* Compiti da svolgere
A – Elenca tutte le persone nominate nel brano sul Codex di Serafini.
B – Modifica il tratto del brano sul Codex di Serafini che va da "Il volume è" fino a "quelli che corrono." e metti "trasformazioni" al posto di "metamorfosi".
C – Riprendi il brano sul Codex di Serafini e scrivi il seguito dopo la sua ultima frase.

* Testo estratto

● ● ● ●

Il volume è soprattutto un libro sulle metamorfosi, forse per questo è riuscito a farsi largo nel flusso del tempo cangiante, fornendo gli elementi combinatori per molti esercizi di immaginazione, che sembra più urgente e necessaria in tempi dai contorni sfumati e spaventosi come quelli che corrono.

La robotica non è lontana ma neanche le sorprese di natura, le suggestioni da wunderkammer. Si fa largo nelle pagine illustrate un umanesimo tecnologico, che sarebbe caro a Bradbury dell’Uomo tatuato, scrittore che aveva nostalgia del futuro e che si definiva non ottimista ma ottimizzatore: si deve giocare con quel che c’è e questo fa Serafini, chiamando in ballo androidi ma anche molti animali: in fondo il Codex è un bestiario del Medioevo, quello degli unicorni che spopolano anche ora, la raccolta di scatti da uno zoo apocalittico in cui hanno lasciato aperte le gabbie, come nel 2035 dell’Esercito delle dodici scimmie di Terry Gilliam.

● ● ● ●

* Sezione dati
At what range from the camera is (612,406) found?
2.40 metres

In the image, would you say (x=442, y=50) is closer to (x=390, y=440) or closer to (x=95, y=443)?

● ● ● ●

* Risultati
A –
- Bradbury
- Serafini
- Terry Gilliam

B –
Il volume è soprattutto un libro sulle trasformazioni, forse per questo è riuscito a farsi largo nel flusso del tempo cangiante, fornendo gli elementi combinatori per molti esercizi di immaginazione, che sembra più urgente e necessaria in tempi dai contorni sfumati e spaventosi come quelli che corrono.

C –
Oggi il progetto Codex viene presentato a Milano, nel calendario di BookCity, nel corso dell’evento «Codex Seraphinianus 41° anno. Tra alfabeti del mondo, tatuaggi and A.I.», a dialogare con Luigi Serafini ci sarà Andrea Cortellessa, alle ore 19 alla Sala Bertarelli del Castello Sforzesco.